Excerpted data -
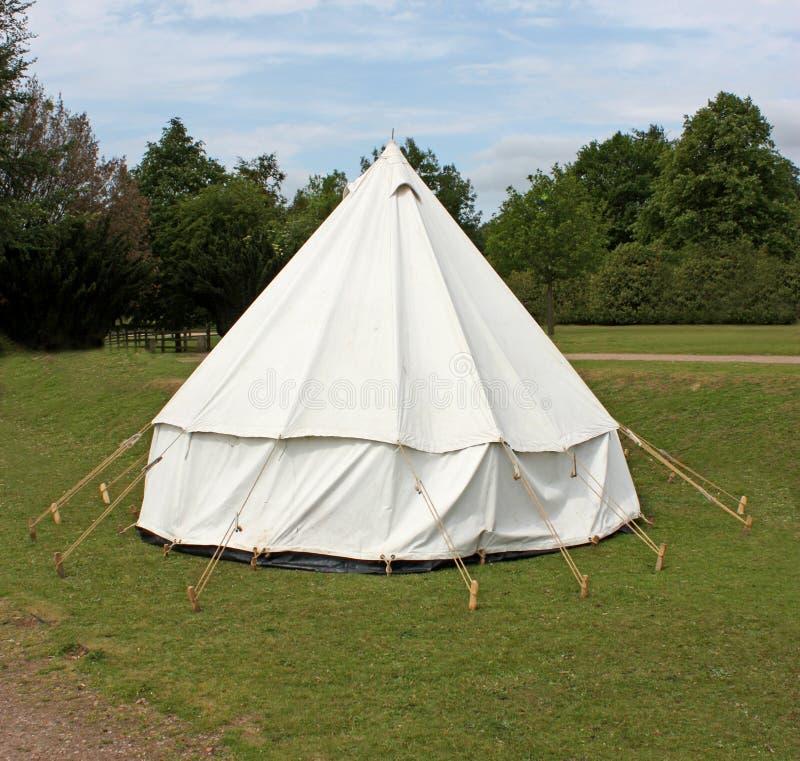 campa tent för klocka arkivbilder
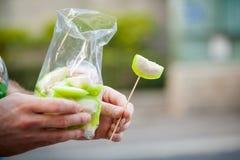 Groene guave in zak Stock Afbeeldingen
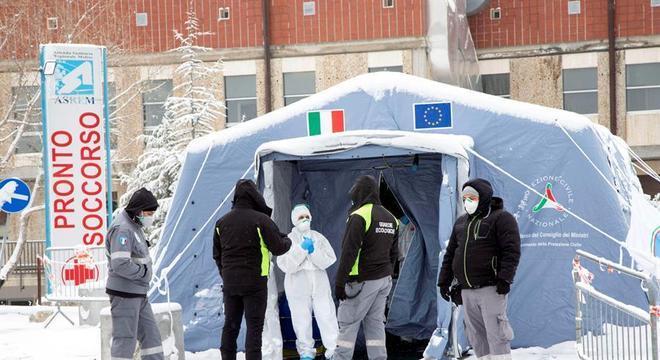Itália tem 919 novas mortes por coronavírus e total vai a 9.134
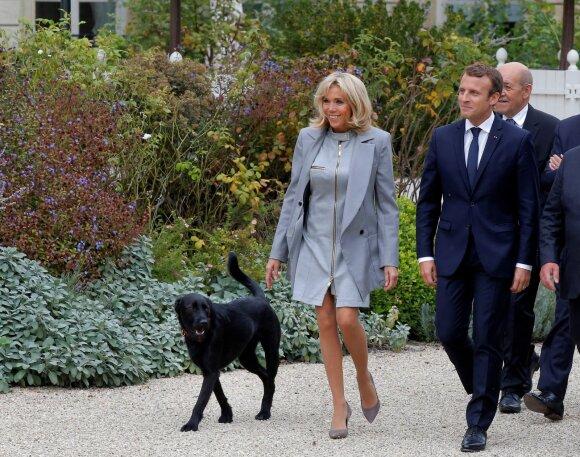 Prancūzijos prezidentas Emmanuelis Macronas su žmona keliauja kartu su Nemo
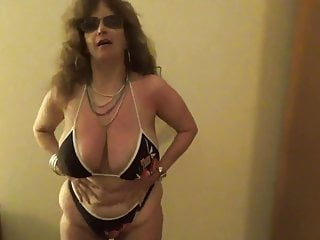 Tinja spreads Her Coors Light bathing suit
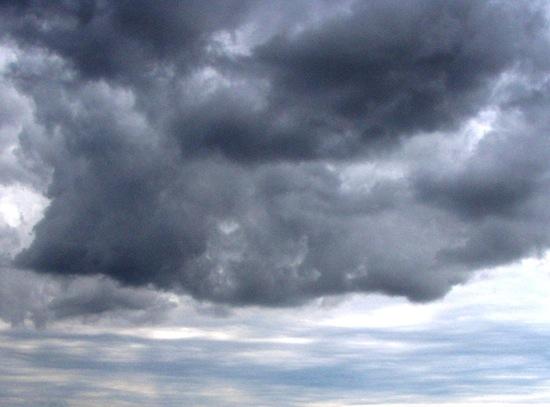 Почему дождевые облака тёмные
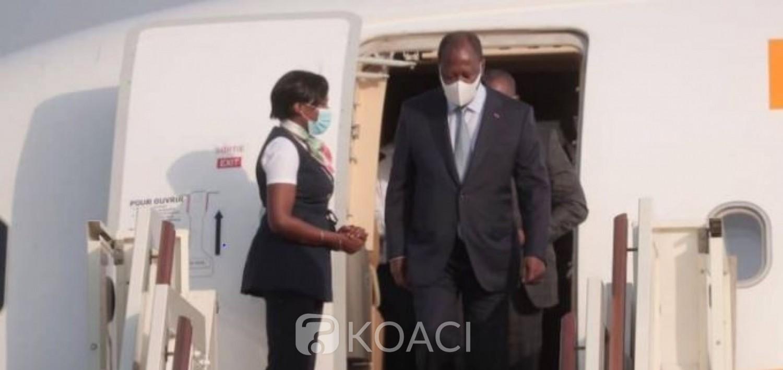 Côte d'Ivoire : Ouattara parti sans bruit en France, retour sans bruit à Abidjan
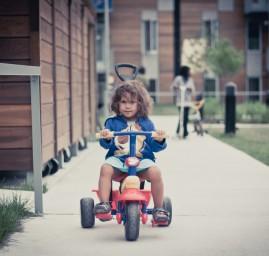 petite fille en tricycle
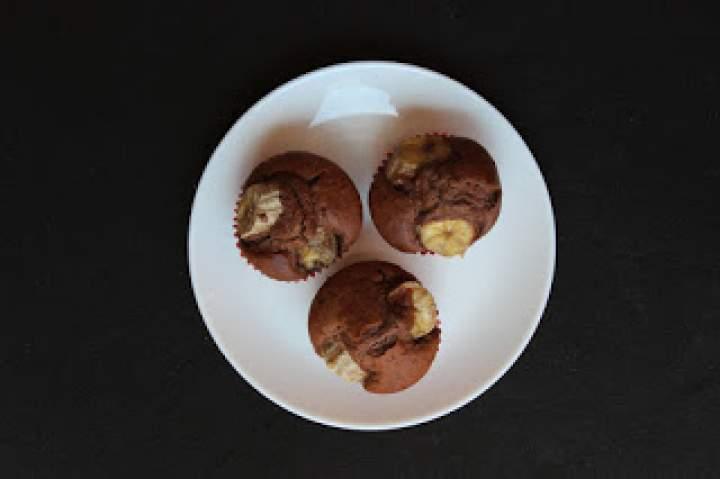 Muffinki z rozpuszczalnym kakao i bananami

What to work on - Write out exactly the lines from the one containing "Prancūzijos prezidentas Emmanuelis" through the last line of the records above, both ends included, and leave out any pictures.

Problem solution -
 Prancūzijos prezidentas Emmanuelis Macronas su žmona keliauja kartu su Nemo
 Tinja spreads Her Coors Light bathing suit
 Почему дождевые облака тёмные
 Côte d'Ivoire : Ouattara parti sans bruit en France, retour sans bruit à Abidjan
 petite fille en tricycle
 Muffinki z rozpuszczalnym kakao i bananami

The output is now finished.